Depends on the wheel rake. A friend of mine has a bifold trailer type rake. The raking wheels carry the weight of the frame and dig in horribly. I have the New Holland wheel rake where each wheel is spring loaded and if the rake is adjusted for each field and the conditions, its possible to get 99% of the hay with out any dirt. On a really smooth and level field its possible to get it adjusted so the teeth barely graze the ground and the stubble actually turns the wheels.

On the other hand I also have some really rolling fields that regardless of the rake whether its my wheel rake or Dads old bar rakes, you can either leave some hay and not dig in, or try to get all the hay and run the teeth in the ground here and there. These are rolling enough that the same holds true while tedding.

I must admit I've always wanted to try a rotary rake, but wonder about how much ground I can cover with one of those compared to my wheel rake. Also got away from the bar rakes as I was tired of messing with u-joints and gearboxes.


----------



## rank

We have Kuhn single basket rotary rake that mounts on a 3 point hitch. We use it to fluff up hay that has been rained on after it was windrowed. We don't use it much.

We also have a CaseIH 14 wheel V-rake and a H&S 18 wheel V-rake. We use these almost exclusively.
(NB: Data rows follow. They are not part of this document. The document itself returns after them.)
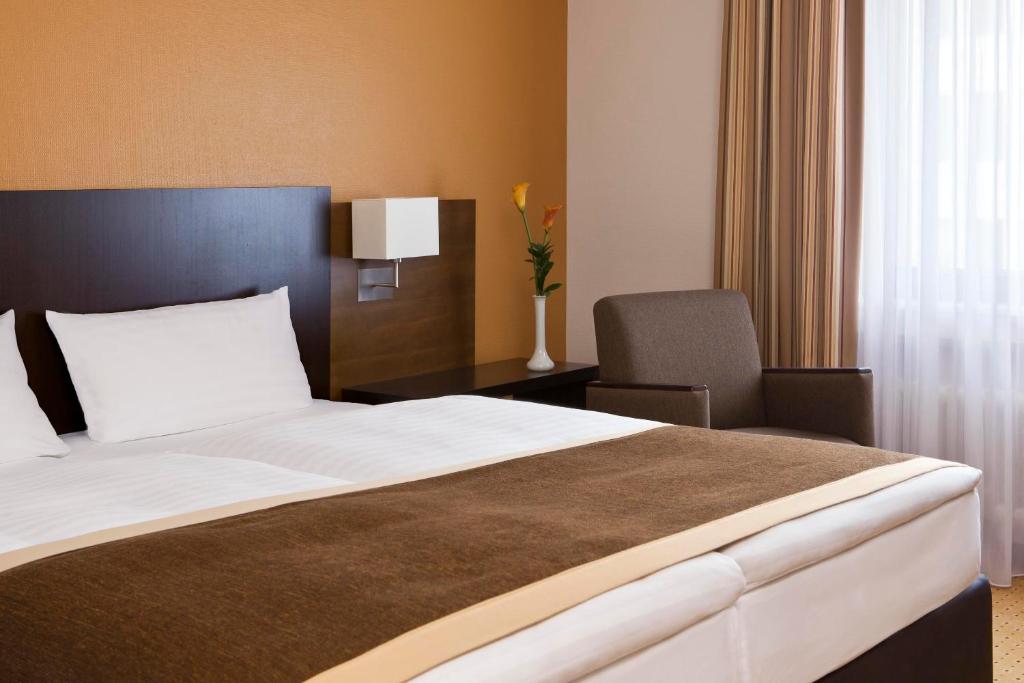 Двухместный (Двухместный номер бизнес-класса с 1 кроватью или 2 отдельными кроватями) отеля Trans World Hotel Donauwelle, Линц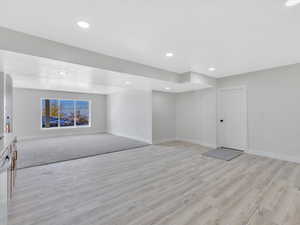 Spare room with light wood-type flooring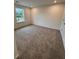 Spacious bedroom with plush carpet and a large window to enhance natural light at 376 Waterbluff Dr, Mableton, GA 30126
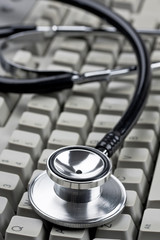 Doctor's stethoscope on computer keyboard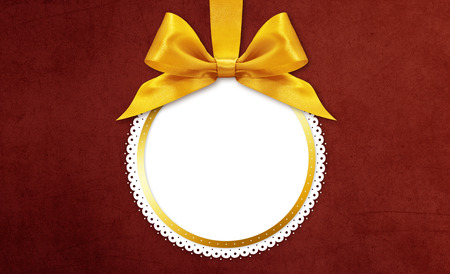 christmas ball with golden satin ribbon bow on red backgroundの写真素材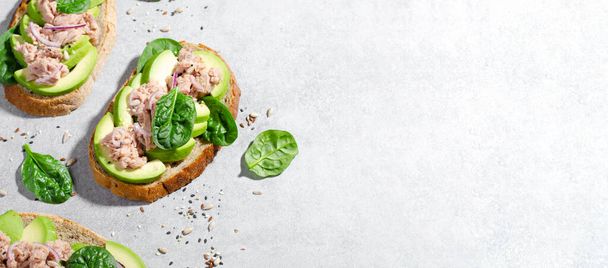 Тосты из тунца авокадо, здоровый перекус или завтрак на светлом бетонном фоне - Фото, изображение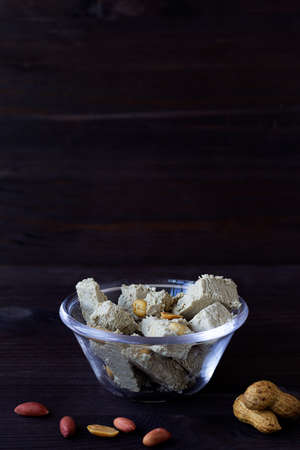 pieces of halwa from sunflower seeds with peanut in the glass bowl. national traditional sweetness...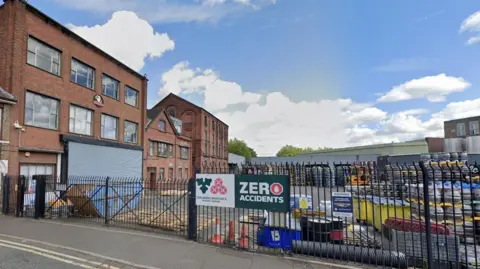 Google A large red brick building is on the left with a small plaque that reads Banks Brewery. There is a huge yard at the front with hundreds of metal beer kegs piled on top of each other, behind a black metal fence.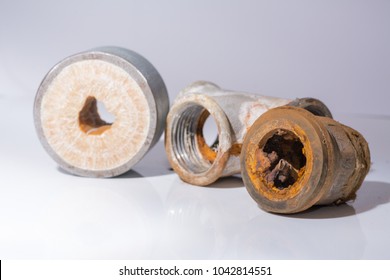 corrosion and calcified water tubes and adapters isolated on white background
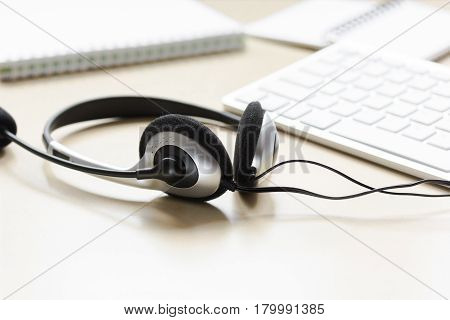 operator headset and computer keyboard on workdesk for call center concept on beige background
We have tried a Kverneland twin basket rotary rake (looks an awful lot like a Krone) but it seemed to leave hay on the ground and they didn't seem to rake as much hay as the V-rakes. I want to use a rotary rake because I believe they fluff the hay up which increases the drying rate. I just can't find one that gives me capacity without losing yield.


----------



## JDusteater09

Thank you hayray. Since you have had such good success with the Gehl, I will include it with the John Deere wheel rake for comparison. Your response is appreciated.


----------



## hayray

One note about Gehl, they no longer manufacture agricultural equipment. But I have seen the newer Khun wheel rakes and they have made a lot of improvements as far as frame design. The Khun and some other newer models have change the frame design that allows more hay to slide underneath the frame which can be a problem in real thick hay depending on your pitch you are raking at. I saw a Frontier rake that John Deere sells and it looks exactly like my old Gehl for the most part. I paid $2600 new for my 8 wheel Gehl but I see that the new Khuns 10 Wheel rakes are around $7000.


----------